Supplied records:
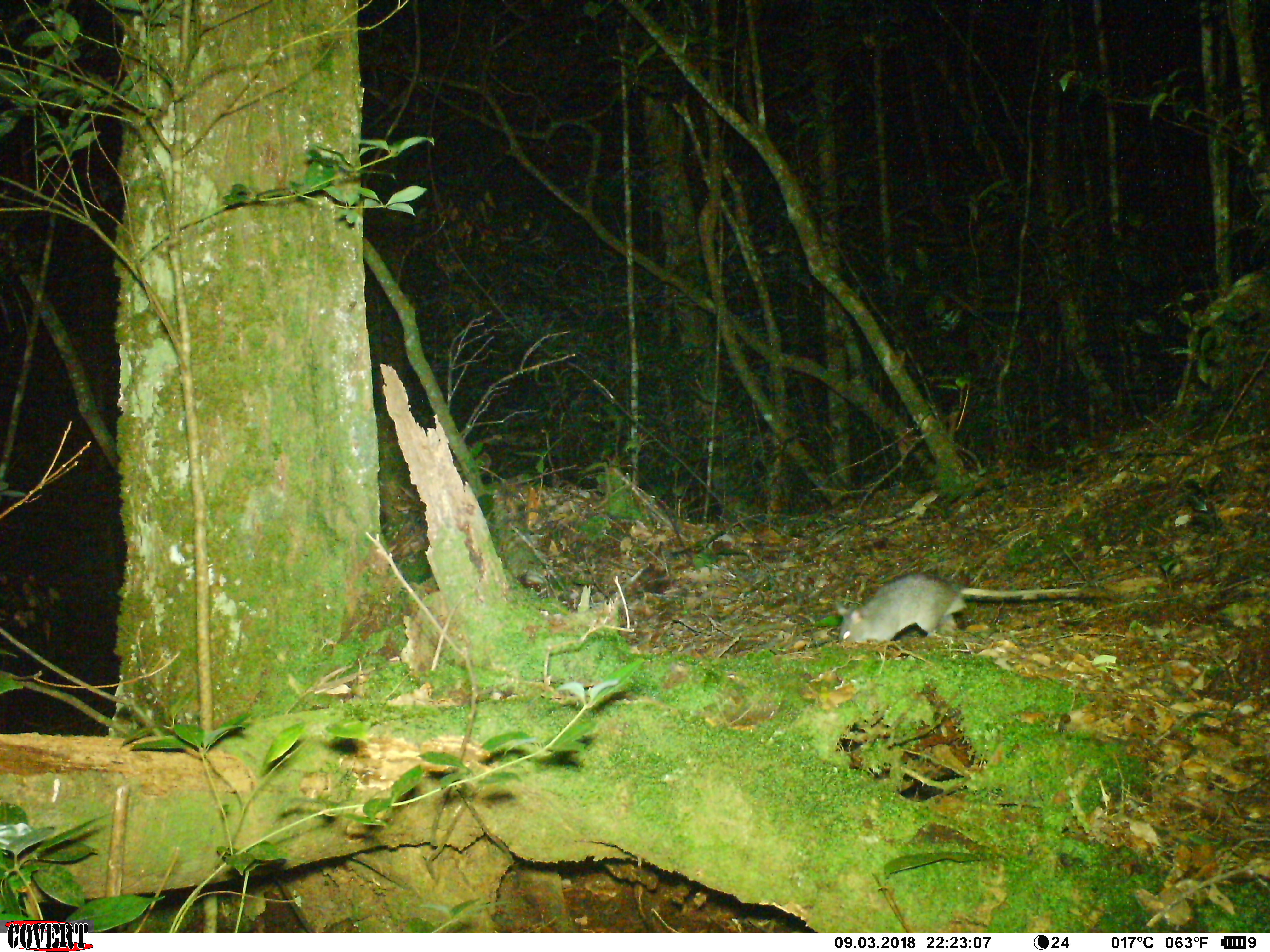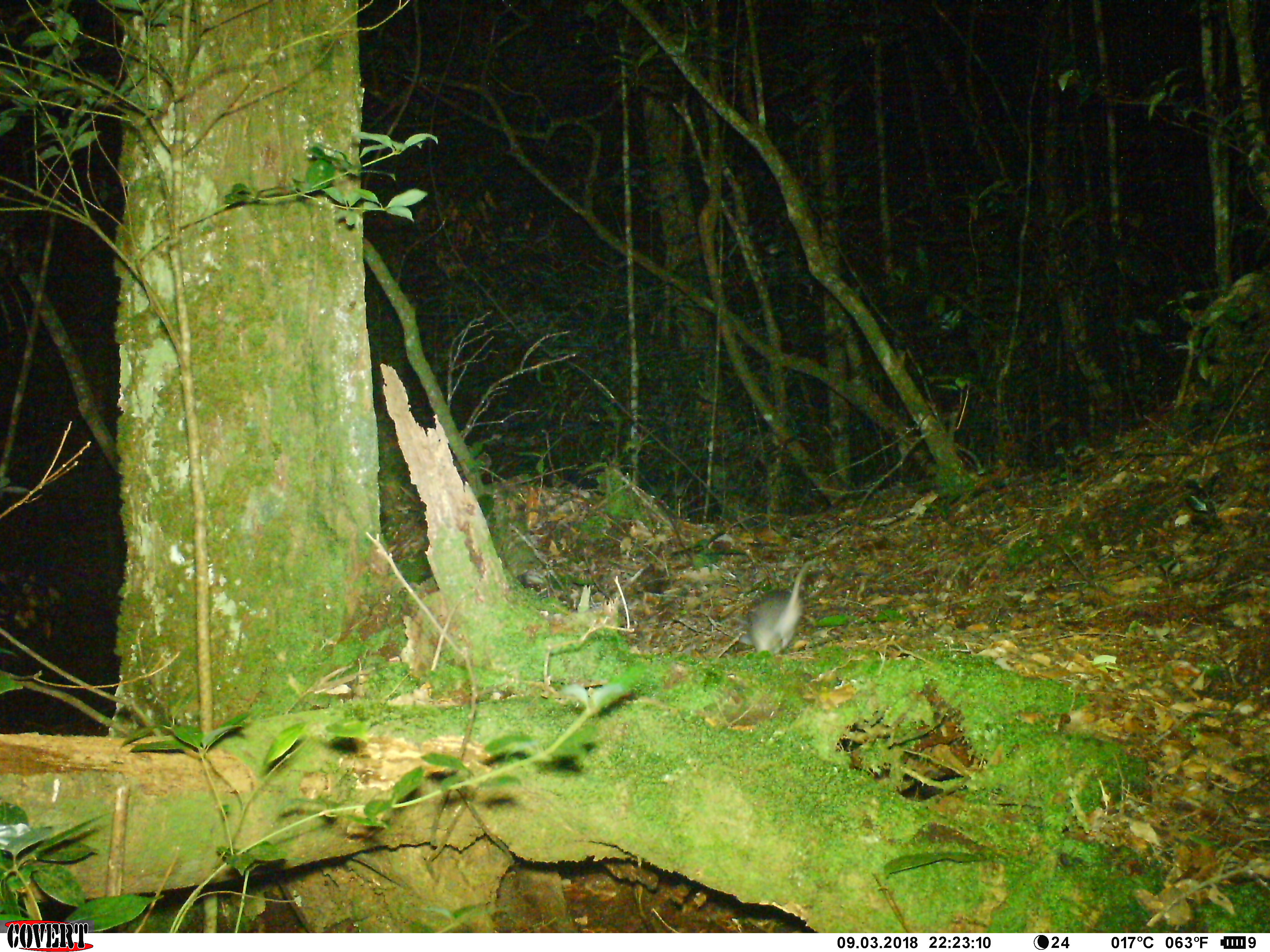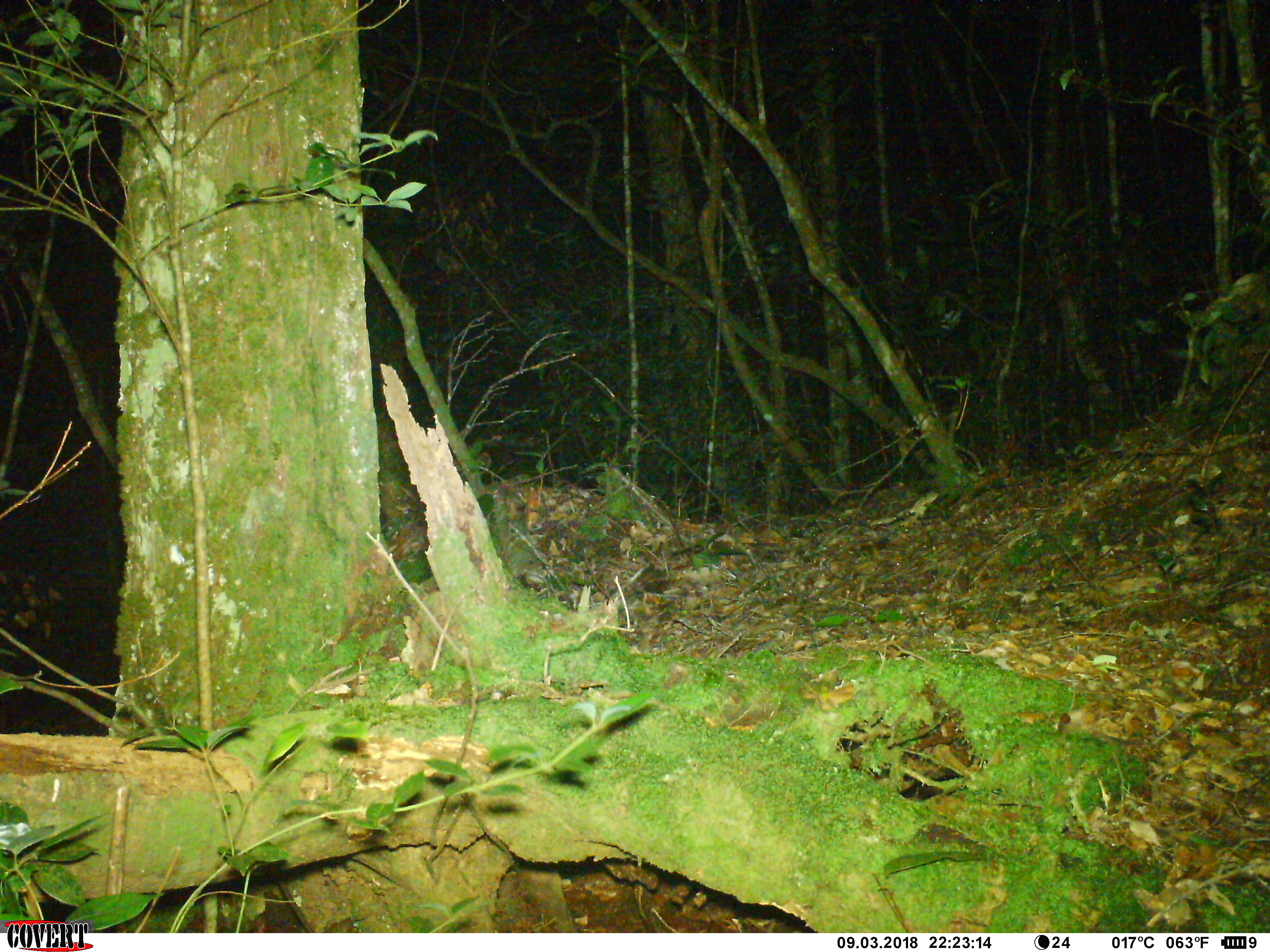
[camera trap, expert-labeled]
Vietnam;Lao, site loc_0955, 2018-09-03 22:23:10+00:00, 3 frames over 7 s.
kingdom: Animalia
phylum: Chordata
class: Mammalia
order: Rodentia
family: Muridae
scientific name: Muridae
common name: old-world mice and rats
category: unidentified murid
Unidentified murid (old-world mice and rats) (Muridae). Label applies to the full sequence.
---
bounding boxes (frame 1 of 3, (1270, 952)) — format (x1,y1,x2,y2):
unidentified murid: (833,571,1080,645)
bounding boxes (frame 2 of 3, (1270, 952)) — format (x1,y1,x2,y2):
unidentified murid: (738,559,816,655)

What is expected: Output every line above exactly as it stands, and drop any picture.

Output for this exercise:
[camera trap, expert-labeled]
Vietnam;Lao, site loc_0955, 2018-09-03 22:23:10+00:00, 3 frames over 7 s.
kingdom: Animalia
phylum: Chordata
class: Mammalia
order: Rodentia
family: Muridae
scientific name: Muridae
common name: old-world mice and rats
category: unidentified murid
Unidentified murid (old-world mice and rats) (Muridae). Label applies to the full sequence.
---
bounding boxes (frame 1 of 3, (1270, 952)) — format (x1,y1,x2,y2):
unidentified murid: (833,571,1080,645)
bounding boxes (frame 2 of 3, (1270, 952)) — format (x1,y1,x2,y2):
unidentified murid: (738,559,816,655)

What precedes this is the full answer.